Gli investitori non avevano iniziato il 2025 aspettandosi un nuovo exploit dell’S&P 500. Dopo due anni di rialzi superiori al 20% — +24% nel 2023 e +23% nel 2024 — il contesto macroeconomico sembrava poco favorevole a un’ulteriore accelerazione degli indici. Eppure, contro ogni previsione, il listino americano viaggia oggi oltre il +16%, a due mesi dalla chiusura dell’anno, avvicinandosi alla soglia psicologica di un terzo anno consecutivo con guadagni sopra il 20%, evento registrato finora una sola volta durante la bolla delle dot-com.

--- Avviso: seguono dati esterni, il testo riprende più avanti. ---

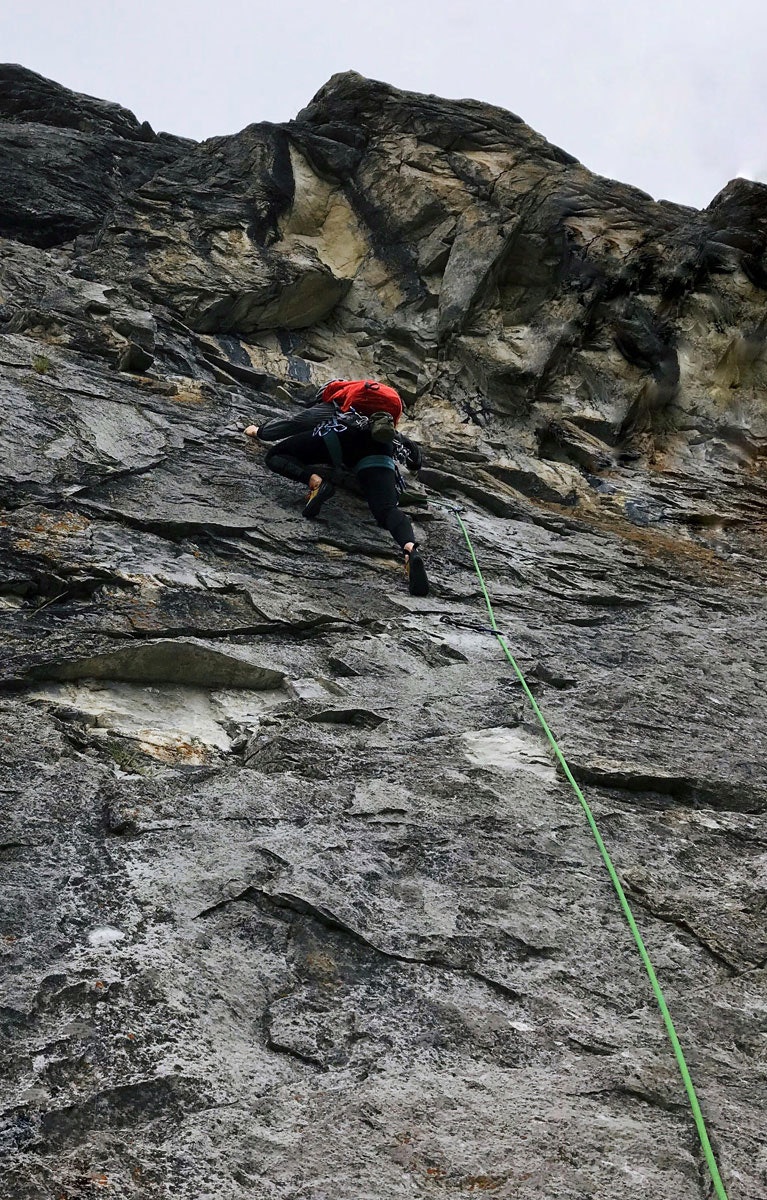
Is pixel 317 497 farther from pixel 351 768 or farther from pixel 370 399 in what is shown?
pixel 351 768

Secondo Antonio Tognoli, responsabile macro analisi e comunicazione di Cfo Sim, la forza del mercato trova la sua origine soprattutto nell’espansione dell’intelligenza artificiale generativa. Come afferma Tognoli, “l’avanzata dell’S&P 500 è stata in gran parte una storia riguardante l’IA generativa e la sua promessa di fornire un incremento storico della produttività all’economia”. Tuttavia, aggiunge che “il rally non è stato privo di scetticismo poiché crescono le preoccupazioni riguardo a una possibile bolla”.
Il tema della concentrazione e delle valutazioni
Una delle principali fonti di preoccupazione è la forte concentrazione dei rendimenti su un numero ristretto di titoli. “Solo quattro azioni rappresentano circa il 50% dell’avanzata dell’S&P 500 quest’anno”, ricorda Tognoli. Il caso più eclatante è Nvidia, che ha superato i 5mila miliardi di dollari di capitalizzazione, più del PIL di ogni Paese al mondo eccetto Stati Uniti e Cina.
A ciò si affianca un livello di valutazioni elevato: lo Shiller CAPE dell’indice è tornato a quota 40, un livello che richiama alla memoria i mesi precedenti lo scoppio della bolla delle dot-com. Tognoli sottolinea però che “la valutazione è stata storicamente un indicatore inaffidabile della performance a breve termine, poiché i prezzi elevati possono persistere molto più a lungo dei fondamentali”, e ricorda che l’indice è oggi composto da società mediamente più solide e con bilanci migliori rispetto agli anni Novanta.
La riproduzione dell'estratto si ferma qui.